The Capital Asset Pricing Model
This approach is more comprehensive and all-inclusive than the ones discussed in the last blog post. This method gives primary focus to the estimation of the opportunity cost and the inherent risk as they pertain to a specific property. CAPM establishes multiple bases for comparison’s sake, such as the rate of return on US Treasury Bonds, or the rate of return on Real Estate Investment Trusts (REITs) in the area. These investment vehicles have essentially zero risks associated with their purchase. After the basis has been calculated for these essentially worry-free instruments, the Capital Asset Pricing Model estimates the potential return on investment (ROI) for the property. When the estimated ROI is less than the return associated with one of the risk-free investments, it wouldn’t necessarily be a smart decision to make the purchase of an asset that contains built-in risk but has a lower expected return.
The inherent risks of owning property vary from property to property. Location is an important variable that warrants a lot of attention. If the property happens to reside in a crime-ridden area, the amount of rent an investor can expect to receive from the property will most likely be a great deal lower than the amount that would be collectible in a safer location. Additional investment dollars may need to be spent on safety precautions in these more perilous locations. Extra locks, fences, and even potentially bars on windows may be a prudent purchase in order to protect your investment.
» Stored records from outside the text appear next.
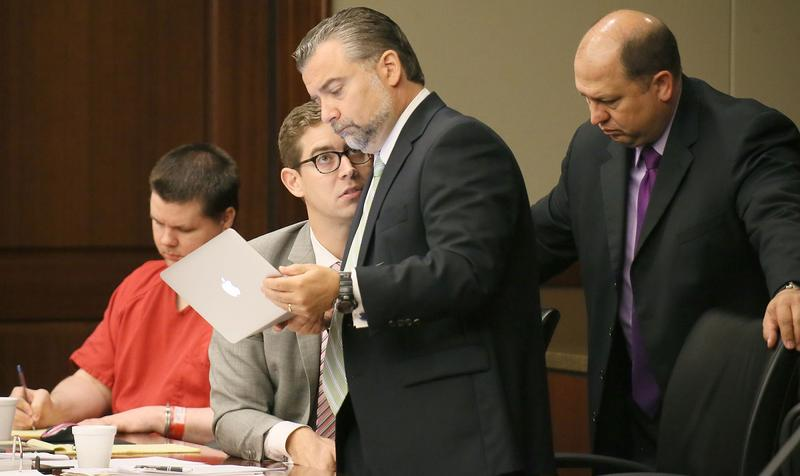The defense team of Justin Ross Harris, attorney's Carlos Rodriguez, center left, Maddox Kilgore and T. Bryan Lumpkin, right,discuss information in Cobb County Superior Court Judge Mary Staley's courtroom on Tuesday, Tuesday, Sept. 15, 2015, during day tw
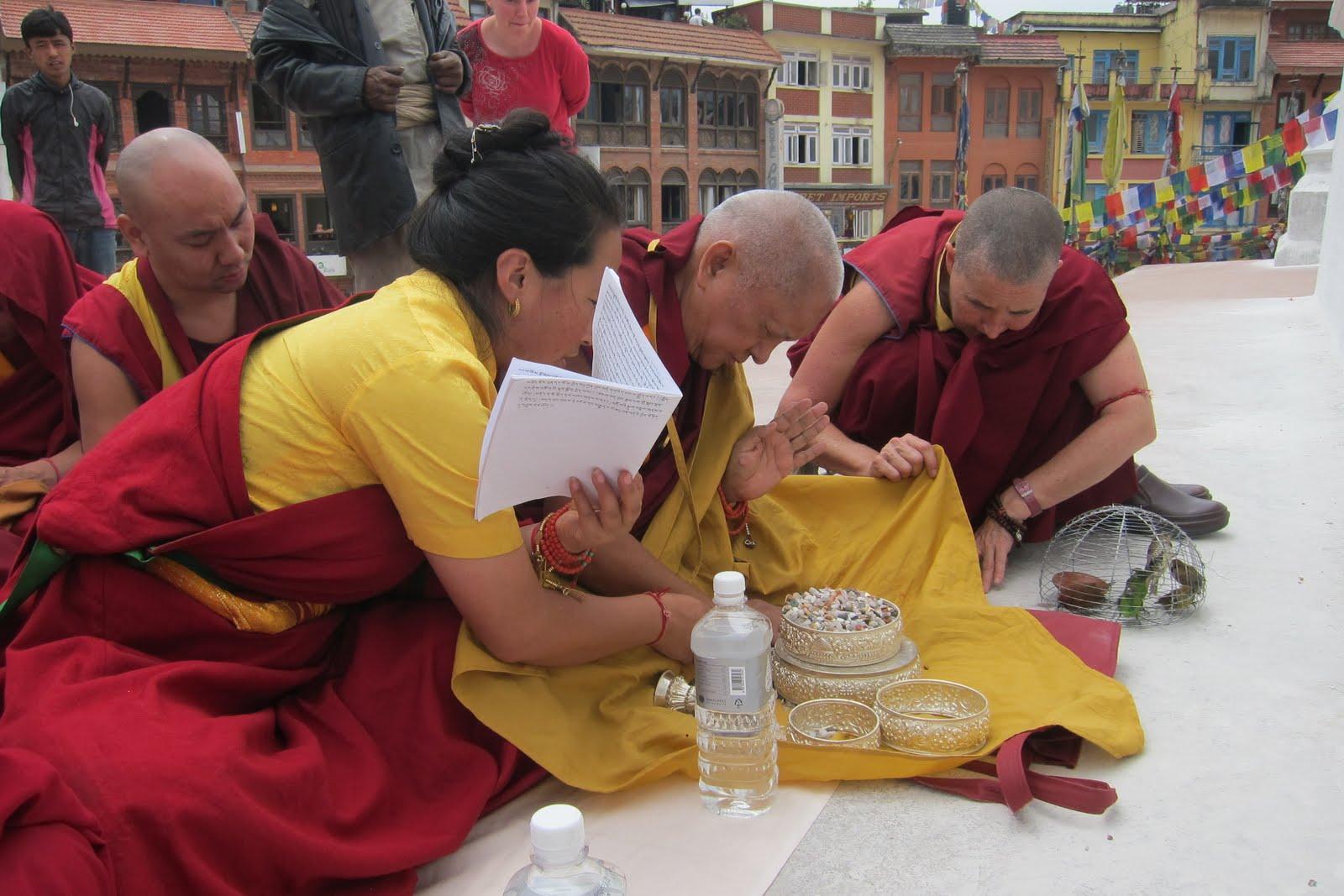 Rinpoche and Khadro-la offering mandala at Bouddha Stupa. With Ani. Jan. Photo by Ven.Sarah Thresher. April 18, 2013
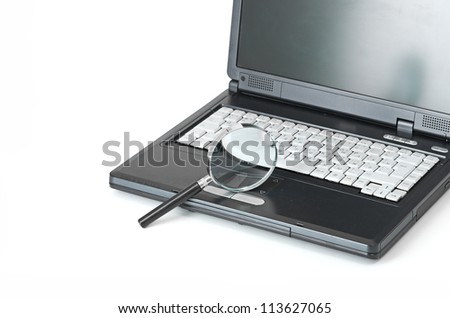 Laptop with a magnify glass on white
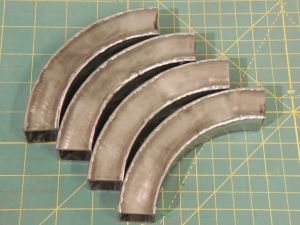 Welded Ladder Corners into Ring and Cut into 4 Pieces
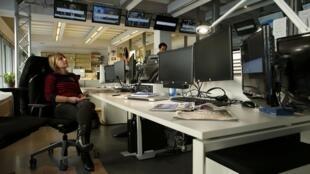 Des employés de la chaîne française TV5Monde sont assis devant leurs écrans noirs, après la cyber-attaque dont elle a été la cible le mercredi 8 avril.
The age of the property you are contemplating is also a big factor to take into account. The older a building is, the more maintenance you can expect to need to put into it in order to keep it in serviceable condition. After considering these factors, the CAPM helps you decide what specific rate of return an investor deserves to get for putting their hard-earned money “at-risk” with this investment. The return should always be higher than the rate yielded by the risk-free options that are available. Otherwise, the property is probably not the best investment option.
The Cost Approach
The cost approach is based on the idea that a piece of property is only worth what it can be reasonably and legally used for. This method computes the valuation by adding the depreciated value of any improvements made to the property with the value of the raw land. This method is commonplace when assigning a valuation to vacant lots or unimproved pieces of land.
Zoning is important to take into account when it comes to this method. If the parcel of land under consideration is not presently zoned for the purpose that the investor intends to use the land for, there will be a significant cost associated with getting the zoning changed. If a specific parcel of land is zoned for single-family homes, the zoning would need to be changed to high-density housing in order to build a condominium complex on that land.
We have discussed various ways to perform valuations on properties. The focus has been primarily on the evaluation of properties for investment purposes, but the core principles also apply to the acquisition of property for personal use. Most investors will use a combination of the approaches if not all of the methods that we have discussed to help them make a decision about a specific property. Once these methods have been applied, you can determine how good the property actually is from a financial standpoint. If the investment is found to be potentially lucrative financially speaking, the next logical step would be to begin the process of securing the best financing. We will go into the financing process in an upcoming blog.